Slurm is said to be inspired by the RMS cluster resource manager that was created by supercomputer interconnect maker Quadrics. The most important thing about Slurm is that about 60 percent of the Top500 supercomputers that have appeared on this ranking over the past decade (which represents thousands of machines) have used Slurm as their workload manager rather than IBM/Platform Computing’s Load Sharing Facility (LSF), Altair’s Portable Batch System (PBS), Adaptive Computing’s Maui and Moab, and Sun/Univa Grid Engine. All of these workload managers/job schedulers take a collection of workloads with specific compute capacity needs and play Tetris with them over time to get them all running on a schedule to complete them against a ranking of priorities as efficiently as possible.

Nvidia and SchedMD have been collaborating on Slurm development for the past decade, but the two did not really say much in their joint announcement, but Nvidia did say that it would “continue to develop and distribute Slurm as open source, vendor neutral software, making it widely available to and supported by the broader HPC and AI community across diverse hardware and software environments.”

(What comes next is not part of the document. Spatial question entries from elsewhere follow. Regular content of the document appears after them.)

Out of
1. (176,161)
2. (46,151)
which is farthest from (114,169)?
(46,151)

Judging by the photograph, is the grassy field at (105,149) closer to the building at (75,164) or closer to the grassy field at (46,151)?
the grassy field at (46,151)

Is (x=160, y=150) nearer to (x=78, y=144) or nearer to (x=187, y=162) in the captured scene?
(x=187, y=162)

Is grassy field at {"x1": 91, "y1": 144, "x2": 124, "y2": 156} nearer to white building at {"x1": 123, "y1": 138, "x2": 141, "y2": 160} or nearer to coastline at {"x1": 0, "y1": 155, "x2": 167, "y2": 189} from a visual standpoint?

But just because Slurm will be open source does not mean Nvidia will offer support for the open source version of the code or will make all future Slurm features available as open source. (Nvidia does have lots of proprietary drivers, frameworks, and algorithms.) Nvidia has agreed to offer support to SchedMD’s existing customers, which presumably it will be doing by hiring the SchedMD staff.

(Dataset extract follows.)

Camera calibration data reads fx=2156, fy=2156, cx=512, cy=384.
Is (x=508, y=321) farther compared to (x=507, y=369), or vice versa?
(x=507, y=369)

What is not clear is how features from Run.ai and Slurm will be mashed up with Base Control Manager to offer a top-to-bottom cluster and workload management tool for HPC and AI clusters – and not just for AI clusters, but also assuming that there will be some CPU-only machinery as well as non-Nvidia accelerators in many clusters. Hopefully, not only will the Slurm code remain open, but the support matrix will also be wide.

And if Nvidia tries to restrict it in any way, someone can grab the Slurm code, which is available under a GNU GPL v2.0 license, fork it and carry on.

So, next question: Does Nvidia need to weave its own commercial Kubernetes into the AI Enterprise stack now, too? Mirantis, which chopped up the OpenStack cloud controller and put it into containers and that has also created its own implementation of Kubernetes, has done lost of work with Nvidia already, including integration of Kubernetes on BlueField DPUs.